=== DATA FOR THE TASK ===
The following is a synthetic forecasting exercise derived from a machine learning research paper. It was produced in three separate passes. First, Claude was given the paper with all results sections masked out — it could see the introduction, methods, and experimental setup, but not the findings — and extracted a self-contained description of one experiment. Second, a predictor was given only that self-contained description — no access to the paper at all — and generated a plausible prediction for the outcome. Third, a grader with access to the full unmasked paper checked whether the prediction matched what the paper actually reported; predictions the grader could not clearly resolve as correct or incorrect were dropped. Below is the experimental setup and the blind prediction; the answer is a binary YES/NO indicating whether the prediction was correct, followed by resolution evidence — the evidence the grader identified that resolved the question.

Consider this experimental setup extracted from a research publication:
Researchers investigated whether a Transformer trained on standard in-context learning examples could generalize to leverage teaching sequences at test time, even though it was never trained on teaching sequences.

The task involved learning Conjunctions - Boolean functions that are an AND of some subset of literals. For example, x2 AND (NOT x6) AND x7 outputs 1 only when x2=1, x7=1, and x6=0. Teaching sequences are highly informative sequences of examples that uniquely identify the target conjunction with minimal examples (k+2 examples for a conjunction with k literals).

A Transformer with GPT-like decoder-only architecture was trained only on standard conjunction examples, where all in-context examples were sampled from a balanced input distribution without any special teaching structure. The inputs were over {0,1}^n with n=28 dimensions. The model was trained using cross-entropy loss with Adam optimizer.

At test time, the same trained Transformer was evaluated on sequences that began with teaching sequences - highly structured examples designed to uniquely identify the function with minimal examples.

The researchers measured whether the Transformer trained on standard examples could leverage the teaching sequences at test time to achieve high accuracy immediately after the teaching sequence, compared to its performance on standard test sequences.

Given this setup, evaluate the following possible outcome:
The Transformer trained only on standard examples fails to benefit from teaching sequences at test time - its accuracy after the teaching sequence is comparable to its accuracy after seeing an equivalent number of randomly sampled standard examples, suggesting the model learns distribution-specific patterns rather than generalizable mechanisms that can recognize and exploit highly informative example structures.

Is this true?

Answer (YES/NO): YES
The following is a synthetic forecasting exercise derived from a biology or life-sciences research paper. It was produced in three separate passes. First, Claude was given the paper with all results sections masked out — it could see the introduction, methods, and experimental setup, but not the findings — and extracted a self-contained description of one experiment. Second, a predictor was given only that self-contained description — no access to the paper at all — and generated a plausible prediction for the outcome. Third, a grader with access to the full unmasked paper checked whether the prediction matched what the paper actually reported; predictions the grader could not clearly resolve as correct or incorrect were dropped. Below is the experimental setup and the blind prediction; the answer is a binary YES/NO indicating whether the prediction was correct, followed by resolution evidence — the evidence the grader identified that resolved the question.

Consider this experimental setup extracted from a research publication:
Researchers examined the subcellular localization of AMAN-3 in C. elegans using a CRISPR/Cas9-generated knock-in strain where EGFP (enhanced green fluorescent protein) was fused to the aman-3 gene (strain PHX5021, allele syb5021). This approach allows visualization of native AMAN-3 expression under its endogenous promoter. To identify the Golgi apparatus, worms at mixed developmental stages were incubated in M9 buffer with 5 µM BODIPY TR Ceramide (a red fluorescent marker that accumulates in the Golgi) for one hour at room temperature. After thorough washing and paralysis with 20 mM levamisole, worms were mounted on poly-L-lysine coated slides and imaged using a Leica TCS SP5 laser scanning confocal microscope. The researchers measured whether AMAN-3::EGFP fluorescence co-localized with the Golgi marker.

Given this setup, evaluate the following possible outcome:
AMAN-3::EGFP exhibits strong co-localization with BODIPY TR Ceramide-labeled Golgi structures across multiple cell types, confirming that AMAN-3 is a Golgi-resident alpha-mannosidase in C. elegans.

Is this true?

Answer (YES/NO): NO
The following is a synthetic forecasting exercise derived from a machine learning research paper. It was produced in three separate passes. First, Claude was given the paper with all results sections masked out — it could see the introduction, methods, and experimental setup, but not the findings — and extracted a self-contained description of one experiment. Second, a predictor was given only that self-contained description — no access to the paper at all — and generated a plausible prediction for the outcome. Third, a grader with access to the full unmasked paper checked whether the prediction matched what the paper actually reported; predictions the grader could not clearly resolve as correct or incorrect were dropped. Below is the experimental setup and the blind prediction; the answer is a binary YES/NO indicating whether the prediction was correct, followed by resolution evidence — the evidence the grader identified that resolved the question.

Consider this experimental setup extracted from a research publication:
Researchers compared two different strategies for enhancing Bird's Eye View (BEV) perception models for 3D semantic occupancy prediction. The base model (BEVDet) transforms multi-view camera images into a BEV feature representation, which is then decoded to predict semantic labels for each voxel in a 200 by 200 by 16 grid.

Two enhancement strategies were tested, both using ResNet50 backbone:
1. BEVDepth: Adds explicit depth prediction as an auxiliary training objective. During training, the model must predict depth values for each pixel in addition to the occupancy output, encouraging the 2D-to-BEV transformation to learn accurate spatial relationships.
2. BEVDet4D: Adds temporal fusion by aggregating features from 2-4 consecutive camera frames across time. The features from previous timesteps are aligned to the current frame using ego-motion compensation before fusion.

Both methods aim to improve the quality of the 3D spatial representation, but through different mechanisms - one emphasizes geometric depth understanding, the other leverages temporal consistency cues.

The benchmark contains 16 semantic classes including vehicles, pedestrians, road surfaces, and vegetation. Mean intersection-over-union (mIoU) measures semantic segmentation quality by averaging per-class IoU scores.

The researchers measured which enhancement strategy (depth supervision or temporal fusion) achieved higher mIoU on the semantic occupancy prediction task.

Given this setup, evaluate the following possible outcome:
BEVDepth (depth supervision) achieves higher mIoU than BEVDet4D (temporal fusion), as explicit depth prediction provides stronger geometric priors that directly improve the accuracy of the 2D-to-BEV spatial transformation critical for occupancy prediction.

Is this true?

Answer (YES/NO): YES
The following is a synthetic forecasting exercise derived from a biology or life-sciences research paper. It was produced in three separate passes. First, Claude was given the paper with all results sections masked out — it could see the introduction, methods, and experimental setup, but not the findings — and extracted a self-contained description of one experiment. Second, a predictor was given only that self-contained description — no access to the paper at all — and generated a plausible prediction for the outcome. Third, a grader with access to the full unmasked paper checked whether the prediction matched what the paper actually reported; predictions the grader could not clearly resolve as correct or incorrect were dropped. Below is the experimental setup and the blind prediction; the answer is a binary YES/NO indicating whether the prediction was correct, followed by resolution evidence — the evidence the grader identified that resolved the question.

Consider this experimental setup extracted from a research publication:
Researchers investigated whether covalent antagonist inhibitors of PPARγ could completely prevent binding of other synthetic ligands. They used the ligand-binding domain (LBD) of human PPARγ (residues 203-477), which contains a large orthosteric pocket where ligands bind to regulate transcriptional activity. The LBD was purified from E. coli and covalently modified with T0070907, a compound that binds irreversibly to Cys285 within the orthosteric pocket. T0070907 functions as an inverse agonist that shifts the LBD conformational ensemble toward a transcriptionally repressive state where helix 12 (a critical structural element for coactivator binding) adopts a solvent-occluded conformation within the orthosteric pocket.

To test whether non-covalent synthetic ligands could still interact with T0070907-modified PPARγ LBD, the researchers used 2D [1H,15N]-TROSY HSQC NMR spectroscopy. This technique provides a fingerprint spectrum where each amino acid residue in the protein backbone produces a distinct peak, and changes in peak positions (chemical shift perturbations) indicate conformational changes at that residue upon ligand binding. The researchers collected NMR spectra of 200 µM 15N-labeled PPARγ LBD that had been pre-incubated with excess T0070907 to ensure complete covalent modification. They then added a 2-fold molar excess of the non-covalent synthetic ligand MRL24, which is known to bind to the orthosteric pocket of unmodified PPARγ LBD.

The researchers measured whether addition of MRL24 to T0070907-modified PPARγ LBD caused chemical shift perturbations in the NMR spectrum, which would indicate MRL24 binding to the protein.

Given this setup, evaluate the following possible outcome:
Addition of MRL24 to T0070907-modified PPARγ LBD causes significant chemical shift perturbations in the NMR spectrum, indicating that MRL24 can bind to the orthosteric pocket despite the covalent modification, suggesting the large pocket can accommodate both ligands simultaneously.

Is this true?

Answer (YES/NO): YES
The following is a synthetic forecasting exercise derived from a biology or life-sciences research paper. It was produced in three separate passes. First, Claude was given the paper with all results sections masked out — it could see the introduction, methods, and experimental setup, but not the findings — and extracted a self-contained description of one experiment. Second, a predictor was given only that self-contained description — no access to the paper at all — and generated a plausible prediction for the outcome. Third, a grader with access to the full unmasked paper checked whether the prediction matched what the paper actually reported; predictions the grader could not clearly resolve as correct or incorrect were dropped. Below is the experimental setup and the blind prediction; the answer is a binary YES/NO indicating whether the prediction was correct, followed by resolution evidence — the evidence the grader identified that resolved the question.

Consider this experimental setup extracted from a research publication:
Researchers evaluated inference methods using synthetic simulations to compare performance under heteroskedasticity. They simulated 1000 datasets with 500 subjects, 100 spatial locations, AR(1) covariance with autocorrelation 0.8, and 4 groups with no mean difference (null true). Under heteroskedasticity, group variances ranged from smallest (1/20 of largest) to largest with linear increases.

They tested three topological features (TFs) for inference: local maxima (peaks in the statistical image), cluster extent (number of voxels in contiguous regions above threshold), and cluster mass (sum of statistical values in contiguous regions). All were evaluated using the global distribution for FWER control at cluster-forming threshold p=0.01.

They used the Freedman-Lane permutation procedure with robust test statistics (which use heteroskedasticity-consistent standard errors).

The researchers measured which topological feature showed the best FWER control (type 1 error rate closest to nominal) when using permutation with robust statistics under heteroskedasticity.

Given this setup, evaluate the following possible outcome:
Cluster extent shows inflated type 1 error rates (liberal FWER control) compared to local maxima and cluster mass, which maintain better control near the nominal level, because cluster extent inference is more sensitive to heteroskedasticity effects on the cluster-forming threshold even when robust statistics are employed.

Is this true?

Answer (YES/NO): NO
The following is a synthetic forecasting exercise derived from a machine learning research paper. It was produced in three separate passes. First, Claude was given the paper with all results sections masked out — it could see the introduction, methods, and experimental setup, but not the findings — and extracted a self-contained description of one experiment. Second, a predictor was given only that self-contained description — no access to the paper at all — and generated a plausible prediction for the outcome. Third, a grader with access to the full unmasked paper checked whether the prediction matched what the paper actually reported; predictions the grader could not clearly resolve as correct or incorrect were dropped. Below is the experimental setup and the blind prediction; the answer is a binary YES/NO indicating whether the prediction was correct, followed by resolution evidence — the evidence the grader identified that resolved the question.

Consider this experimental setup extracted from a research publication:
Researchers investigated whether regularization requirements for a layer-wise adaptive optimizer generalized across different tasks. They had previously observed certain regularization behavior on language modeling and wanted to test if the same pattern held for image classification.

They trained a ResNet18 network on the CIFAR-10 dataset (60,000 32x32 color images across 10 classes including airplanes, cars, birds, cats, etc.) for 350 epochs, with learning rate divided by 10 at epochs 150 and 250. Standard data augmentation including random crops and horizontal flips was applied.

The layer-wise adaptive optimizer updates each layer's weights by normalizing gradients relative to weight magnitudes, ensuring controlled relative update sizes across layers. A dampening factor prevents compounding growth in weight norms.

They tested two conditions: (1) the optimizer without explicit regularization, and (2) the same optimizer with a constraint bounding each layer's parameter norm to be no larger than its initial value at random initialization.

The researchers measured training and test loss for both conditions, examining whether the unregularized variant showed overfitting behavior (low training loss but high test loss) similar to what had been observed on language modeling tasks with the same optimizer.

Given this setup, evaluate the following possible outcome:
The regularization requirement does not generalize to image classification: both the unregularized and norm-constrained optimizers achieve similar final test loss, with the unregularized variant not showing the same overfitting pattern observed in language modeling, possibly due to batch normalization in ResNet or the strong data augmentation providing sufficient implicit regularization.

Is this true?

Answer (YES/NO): NO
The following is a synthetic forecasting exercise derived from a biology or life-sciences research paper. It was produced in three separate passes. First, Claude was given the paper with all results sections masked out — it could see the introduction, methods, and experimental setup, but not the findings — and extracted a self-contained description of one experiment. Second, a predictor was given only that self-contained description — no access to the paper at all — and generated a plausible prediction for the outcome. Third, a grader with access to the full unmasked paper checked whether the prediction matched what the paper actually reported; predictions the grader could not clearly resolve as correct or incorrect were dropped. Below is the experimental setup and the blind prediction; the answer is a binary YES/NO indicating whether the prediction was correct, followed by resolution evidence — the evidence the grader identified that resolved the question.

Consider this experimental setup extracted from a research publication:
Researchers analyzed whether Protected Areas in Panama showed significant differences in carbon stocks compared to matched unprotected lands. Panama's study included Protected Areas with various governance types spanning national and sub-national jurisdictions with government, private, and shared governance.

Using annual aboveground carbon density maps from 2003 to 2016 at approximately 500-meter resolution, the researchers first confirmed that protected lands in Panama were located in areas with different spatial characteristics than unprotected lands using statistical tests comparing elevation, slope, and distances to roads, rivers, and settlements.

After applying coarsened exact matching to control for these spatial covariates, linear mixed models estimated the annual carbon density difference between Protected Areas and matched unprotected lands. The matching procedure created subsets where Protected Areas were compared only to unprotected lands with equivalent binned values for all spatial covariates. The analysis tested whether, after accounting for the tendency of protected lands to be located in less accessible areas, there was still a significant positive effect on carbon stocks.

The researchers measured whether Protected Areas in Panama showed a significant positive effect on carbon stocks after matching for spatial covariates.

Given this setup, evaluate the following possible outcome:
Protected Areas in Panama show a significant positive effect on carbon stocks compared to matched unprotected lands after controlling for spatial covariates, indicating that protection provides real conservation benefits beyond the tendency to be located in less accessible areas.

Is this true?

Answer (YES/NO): YES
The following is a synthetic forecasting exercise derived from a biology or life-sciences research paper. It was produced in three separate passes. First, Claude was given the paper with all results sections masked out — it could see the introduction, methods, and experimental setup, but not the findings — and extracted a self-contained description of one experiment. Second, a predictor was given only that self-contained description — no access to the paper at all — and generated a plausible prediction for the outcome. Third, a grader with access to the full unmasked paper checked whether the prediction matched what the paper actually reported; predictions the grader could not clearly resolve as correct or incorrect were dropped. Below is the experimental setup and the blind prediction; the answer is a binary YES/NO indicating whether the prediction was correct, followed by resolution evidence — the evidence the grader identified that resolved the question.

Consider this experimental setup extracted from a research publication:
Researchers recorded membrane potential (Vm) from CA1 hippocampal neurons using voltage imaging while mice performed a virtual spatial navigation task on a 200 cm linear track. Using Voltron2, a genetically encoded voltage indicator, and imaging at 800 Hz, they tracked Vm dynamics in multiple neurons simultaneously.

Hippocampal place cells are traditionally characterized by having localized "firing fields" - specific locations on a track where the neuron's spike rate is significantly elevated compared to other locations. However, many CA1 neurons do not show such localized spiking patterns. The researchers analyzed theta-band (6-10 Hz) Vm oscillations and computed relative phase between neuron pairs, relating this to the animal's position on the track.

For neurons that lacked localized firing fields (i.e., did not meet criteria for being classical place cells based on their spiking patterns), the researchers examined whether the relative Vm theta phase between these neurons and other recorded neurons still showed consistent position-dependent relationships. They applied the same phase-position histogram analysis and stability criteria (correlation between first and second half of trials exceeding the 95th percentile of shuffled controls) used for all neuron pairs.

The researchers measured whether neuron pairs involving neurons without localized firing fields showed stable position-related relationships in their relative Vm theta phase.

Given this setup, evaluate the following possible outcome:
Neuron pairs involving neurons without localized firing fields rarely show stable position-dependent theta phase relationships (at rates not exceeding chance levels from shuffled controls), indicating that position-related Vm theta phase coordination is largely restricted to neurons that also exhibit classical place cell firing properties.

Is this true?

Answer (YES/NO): NO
===
WHAT THE TASK REQUIRES - Scan the material above for the string "enhancement" and return the lines that hold it.

RESULT OF THIS TASK -
Two enhancement strategies were tested, both using ResNet50 backbone:
The researchers measured which enhancement strategy (depth supervision or temporal fusion) achieved higher mIoU on the semantic occupancy prediction task.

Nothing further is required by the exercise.